→ **Your instructions**:
Across the entries below, how many lines contain the word "wildebeest"? Give the number alone.

══════════════════════════════

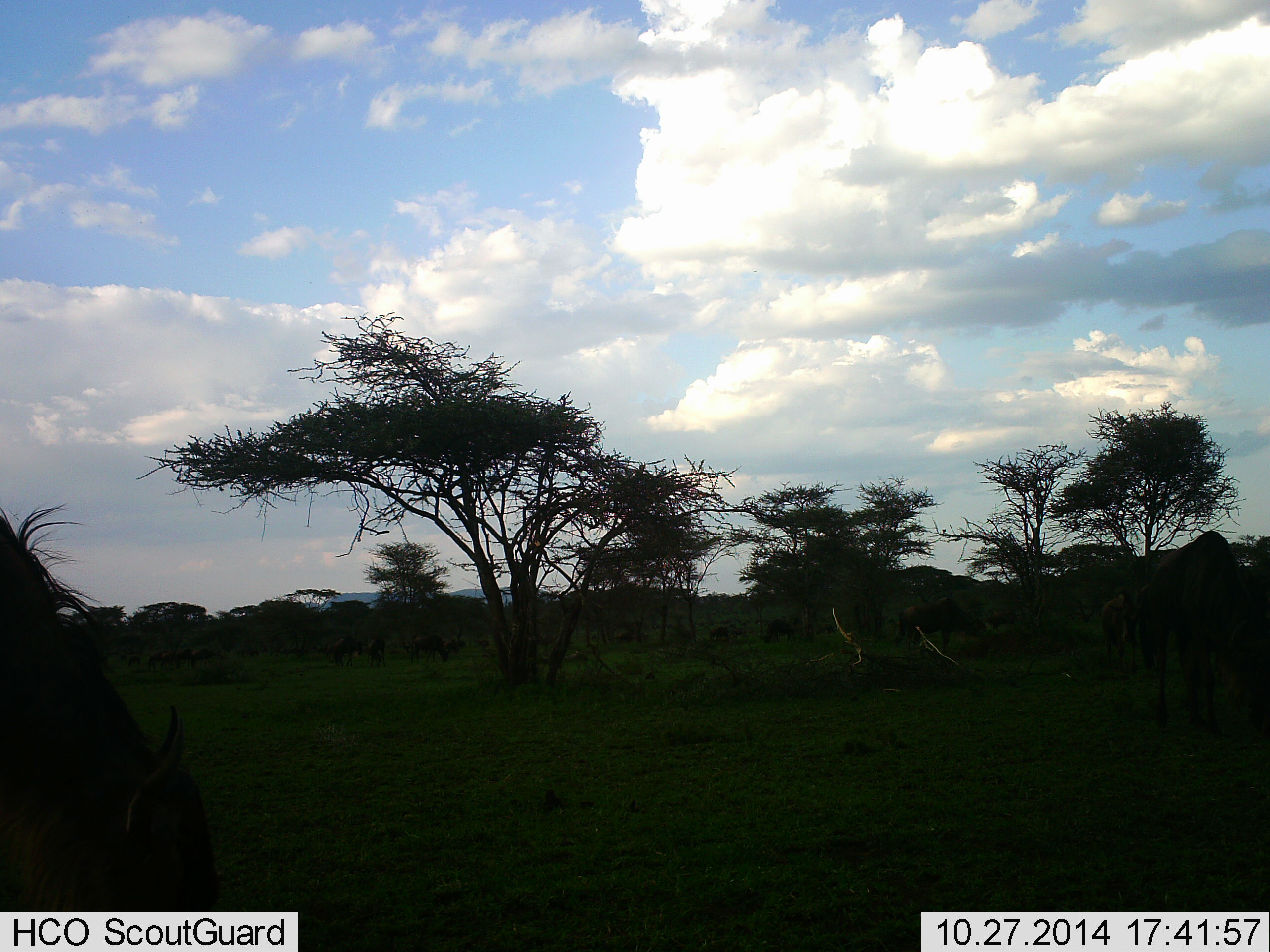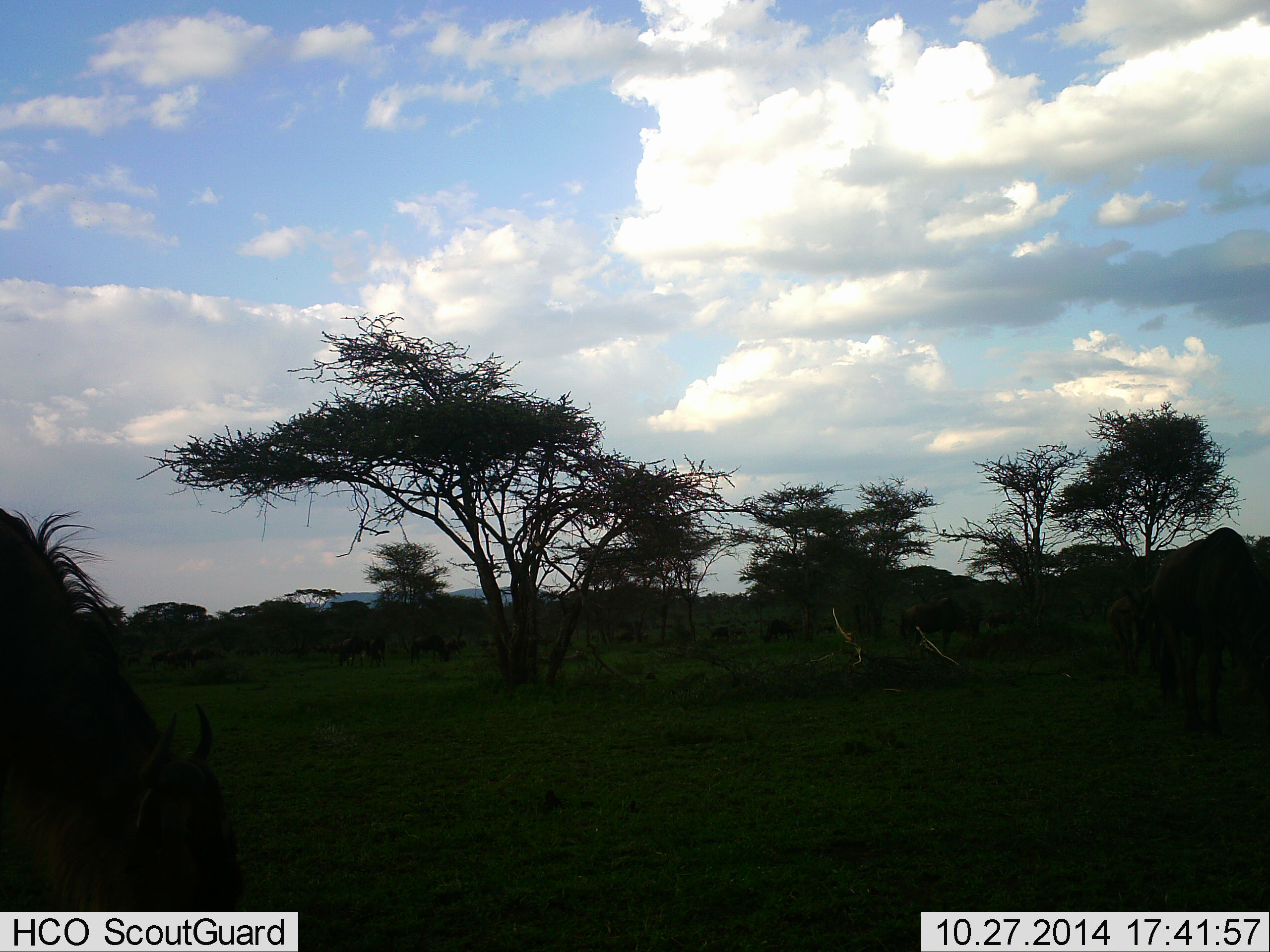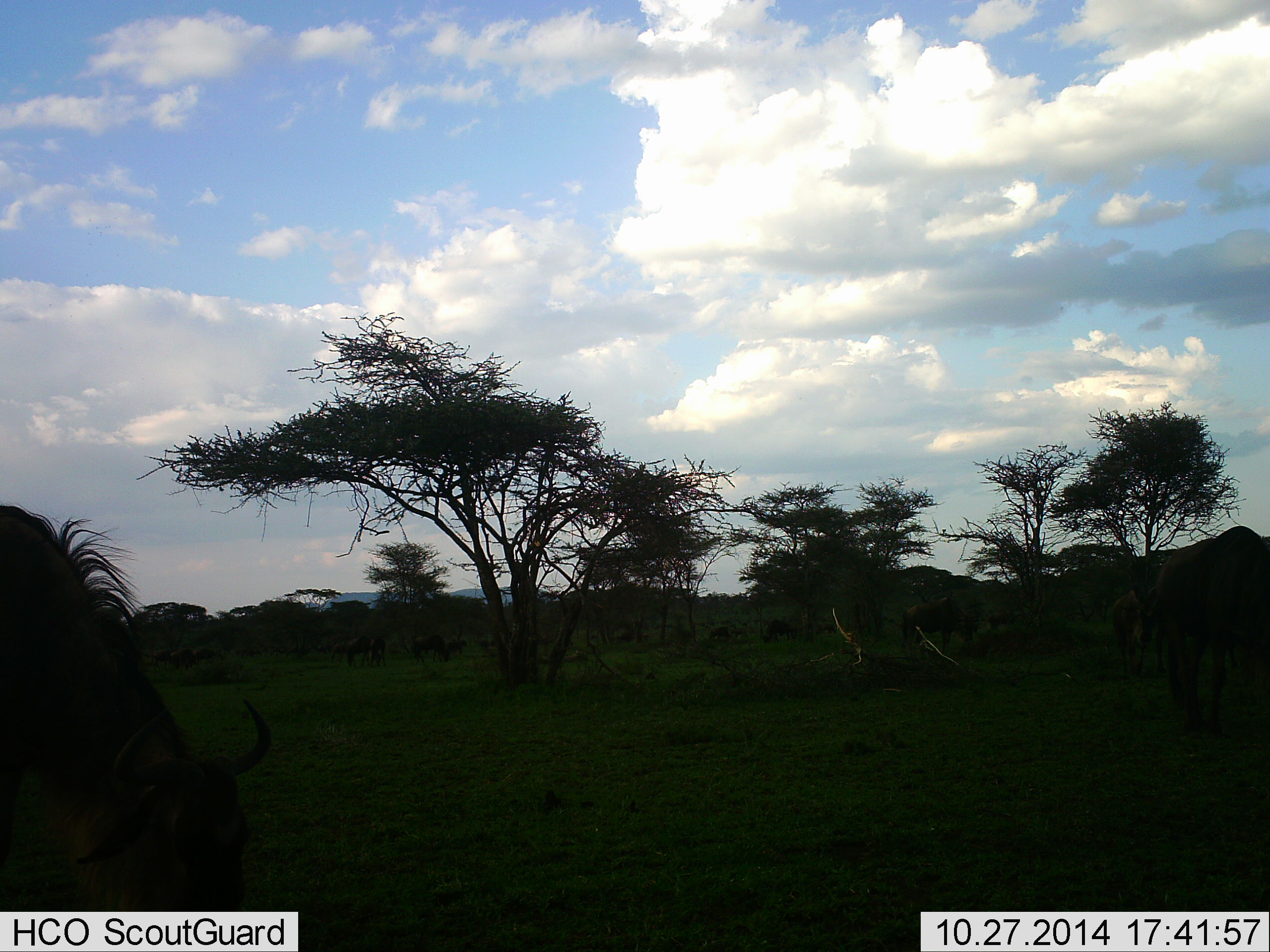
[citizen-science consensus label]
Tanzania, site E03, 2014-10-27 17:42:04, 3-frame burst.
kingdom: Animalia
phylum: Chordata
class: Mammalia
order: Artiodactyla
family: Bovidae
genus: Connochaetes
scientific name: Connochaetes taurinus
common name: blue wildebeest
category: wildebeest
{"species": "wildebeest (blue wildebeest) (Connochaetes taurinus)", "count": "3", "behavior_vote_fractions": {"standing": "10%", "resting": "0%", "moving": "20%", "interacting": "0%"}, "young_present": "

══════════════════════════════

→ **Written solution**:
3